Trotz der gravierenden Unterschiede zu den frauenfeindlichen Regionen dieser Welt sind auch in unserer Stadt Frauen der häuslichen Gewalt ausgesetzt. Jedes Verbrechen an Frauen ist eines zu viel, und wir müssen etwas dagegen tun. Das ist ja selbstverständlich.

[Beifall bei der AfD – Beifall von Jessica Bießmann (fraktionslos), Kay Nerstheimer (fraktionslos) und Andreas Wild (fraktionslos)]

Und natürlich kann man jedes Jahr mehr Beratungsstellen einrichten, noch mehr Frauenhäuser und Schutzwohnungen bereitstellen und noch mehr Finanzen aufwenden. Auf kurze Sicht müssen wir das auch tun, damit Frauen und Kinder schnellstmöglich in Sicherheit kommen. Leider werden alle diese Maßnahmen an den Ursachen der zunehmenden Gewalt an Frauen aber nichts oder wenig ändern. Und ich verstehe auch nicht, dass man sich mit jeder Öffnung immer neuer Frauenhäuser zufrieden gibt, weil es doch eigentlich ein Zeichen von Kapitulation vor den Tätern ist. Jede neue Einrichtung zeigt uns, dass wir an den Täter überhaupt nicht herankommen.

[Ülker Radziwill (SPD): Oi, joi, joi!]

Was sind aus unserer Sicht wirksame Maßnahmen, um Gewalt an Frauen zu bekämpfen? – Ich weiß, jetzt werden Sie gleich wieder aufquietschen. Als Allererstes müssen wir die Zuwanderung nach Deutschland kontrollieren.

[Beifall bei der AfD – Beifall von Jessica Bießmann (fraktionslos), Kay Nerstheimer (fraktionslos) und Andreas Wild (fraktionslos) – Zurufe von der SPD und der LINKEN]

Wir haben auch ohne eine massenhafte Einwanderung genügend Gewaltpotenzial im eigenen Land.

[Beifall bei der AfD – Zuruf von Ülker Radziwill (SPD)]

Wir wollen eine konsequente Anwendung bestehender Gesetze und eine Justiz, die keine Kulturrabatte verteilt, und wir wollen Täterschutz vor Opferschutz.

[Beifall bei der AfD – Beifall von Jessica Bießmann (fraktionslos) und Andreas Wild (fraktionslos) – Bravo! von der AfD – Zuruf von der SPD: Schandhafte Rede!]
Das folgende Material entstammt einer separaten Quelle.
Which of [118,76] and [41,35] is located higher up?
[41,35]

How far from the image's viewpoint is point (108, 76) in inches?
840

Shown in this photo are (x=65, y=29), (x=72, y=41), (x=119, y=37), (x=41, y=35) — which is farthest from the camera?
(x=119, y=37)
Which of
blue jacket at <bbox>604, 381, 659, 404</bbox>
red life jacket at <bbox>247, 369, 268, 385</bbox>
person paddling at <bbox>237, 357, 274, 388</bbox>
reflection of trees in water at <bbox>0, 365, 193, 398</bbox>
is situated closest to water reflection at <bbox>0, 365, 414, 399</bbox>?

Äh, nicht Täterschutz vor Opferschutz. – Zwangsehen stellen nicht nur eine schlimme Verletzung von Menschenrechten dar, oft sind sie Keimboden für Gewalt, Vernachlässigung und Vergewaltigung in der Ehe. Deshalb haben wir in diesem Haus zu einer besseren Datenlage aufgefordert, um die Folgen effizienter zu bekämpfen. Trotz blumenreicher 8.-März-Bekenntnisse sah die Koalition keine Notwendigkeit, dieser unserer Forderung nachzukommen.

Prävention und Aufklärung sind natürlich auch gangbare Wege, um der Gewalt gegen Frauen zu begegnen, sie können aber nur zielführend sein, wenn man so viel wie möglich über die Täter weiß. Ablehnung von wissenschaftlichen Studien oder Nichterfassen von Nationalitäten helfen da auch nicht weiter. Die Bekämpfung von kultureller Geringschätzung von Frauen bis hin zu Ehrenmorden kann eben nur dann erfolgreich sein, wenn falsch verstandene politische Korrektheit beiseitegelassen wird.

[Beifall bei der AfD – Beifall von Jessica Bießmann (fraktionslos), Kay Nerstheimer (fraktionslos) und Andreas Wild (fraktionslos)]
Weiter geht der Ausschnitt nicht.